The exercise. Rewrite the lines below, putting "leafy undergrowth" wherever "green foliage" appears and keeping everything else the same.

══ Exercise inputs ══

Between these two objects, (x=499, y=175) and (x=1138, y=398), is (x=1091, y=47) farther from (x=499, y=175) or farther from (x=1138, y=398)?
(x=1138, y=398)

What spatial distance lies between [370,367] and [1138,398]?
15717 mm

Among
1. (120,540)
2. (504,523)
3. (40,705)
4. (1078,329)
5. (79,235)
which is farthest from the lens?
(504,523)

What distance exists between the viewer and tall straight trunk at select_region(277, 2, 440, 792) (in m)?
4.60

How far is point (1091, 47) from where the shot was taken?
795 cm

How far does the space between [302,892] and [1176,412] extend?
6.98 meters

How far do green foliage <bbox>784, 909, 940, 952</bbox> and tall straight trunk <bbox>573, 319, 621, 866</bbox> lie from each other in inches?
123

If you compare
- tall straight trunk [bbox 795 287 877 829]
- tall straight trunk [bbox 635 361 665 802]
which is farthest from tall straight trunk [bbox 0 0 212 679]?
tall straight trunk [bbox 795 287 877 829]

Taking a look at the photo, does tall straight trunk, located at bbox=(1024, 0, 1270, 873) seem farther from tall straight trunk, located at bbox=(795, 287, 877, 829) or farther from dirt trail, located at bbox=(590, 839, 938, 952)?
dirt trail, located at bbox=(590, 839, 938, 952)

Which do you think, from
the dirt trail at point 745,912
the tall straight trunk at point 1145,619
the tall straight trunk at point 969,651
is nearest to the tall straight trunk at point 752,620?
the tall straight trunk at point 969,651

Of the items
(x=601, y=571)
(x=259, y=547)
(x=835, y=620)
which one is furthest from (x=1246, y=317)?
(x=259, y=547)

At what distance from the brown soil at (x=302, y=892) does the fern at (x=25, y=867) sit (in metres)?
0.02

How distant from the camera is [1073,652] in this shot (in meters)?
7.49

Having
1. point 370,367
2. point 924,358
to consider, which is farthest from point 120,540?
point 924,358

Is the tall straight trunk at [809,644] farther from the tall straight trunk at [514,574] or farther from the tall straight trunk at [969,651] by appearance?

═══

Task output.
Between these two objects, (x=499, y=175) and (x=1138, y=398), is (x=1091, y=47) farther from (x=499, y=175) or farther from (x=1138, y=398)?
(x=1138, y=398)

What spatial distance lies between [370,367] and [1138,398]?
15717 mm

Among
1. (120,540)
2. (504,523)
3. (40,705)
4. (1078,329)
5. (79,235)
which is farthest from the lens?
(504,523)

What distance exists between the viewer and tall straight trunk at select_region(277, 2, 440, 792) (in m)?
4.60

How far is point (1091, 47) from where the shot was taken?
795 cm

How far does the space between [302,892] and [1176,412] extend?
6.98 meters

How far do leafy undergrowth <bbox>784, 909, 940, 952</bbox> and tall straight trunk <bbox>573, 319, 621, 866</bbox> lie from each other in inches?
123

If you compare
- tall straight trunk [bbox 795 287 877 829]
- tall straight trunk [bbox 635 361 665 802]
which is farthest from tall straight trunk [bbox 0 0 212 679]?
tall straight trunk [bbox 795 287 877 829]

Taking a look at the photo, does tall straight trunk, located at bbox=(1024, 0, 1270, 873) seem farther from tall straight trunk, located at bbox=(795, 287, 877, 829) or farther from dirt trail, located at bbox=(590, 839, 938, 952)?
dirt trail, located at bbox=(590, 839, 938, 952)

Which do you think, from
the dirt trail at point 745,912
the tall straight trunk at point 1145,619
the tall straight trunk at point 969,651
is nearest to the tall straight trunk at point 752,620?
the tall straight trunk at point 969,651

Of the items
(x=601, y=571)
(x=259, y=547)
(x=835, y=620)
which one is furthest from (x=1246, y=317)?
(x=259, y=547)

At what distance from the brown soil at (x=302, y=892) does the fern at (x=25, y=867) sit (in metres)?
0.02

How distant from the camera is [1073,652] in this shot (in meters)?
7.49

Having
1. point 370,367
2. point 924,358
to consider, which is farthest from point 120,540?
point 924,358

Is the tall straight trunk at [809,644] farther from the tall straight trunk at [514,574] or farther from the tall straight trunk at [969,651] by appearance?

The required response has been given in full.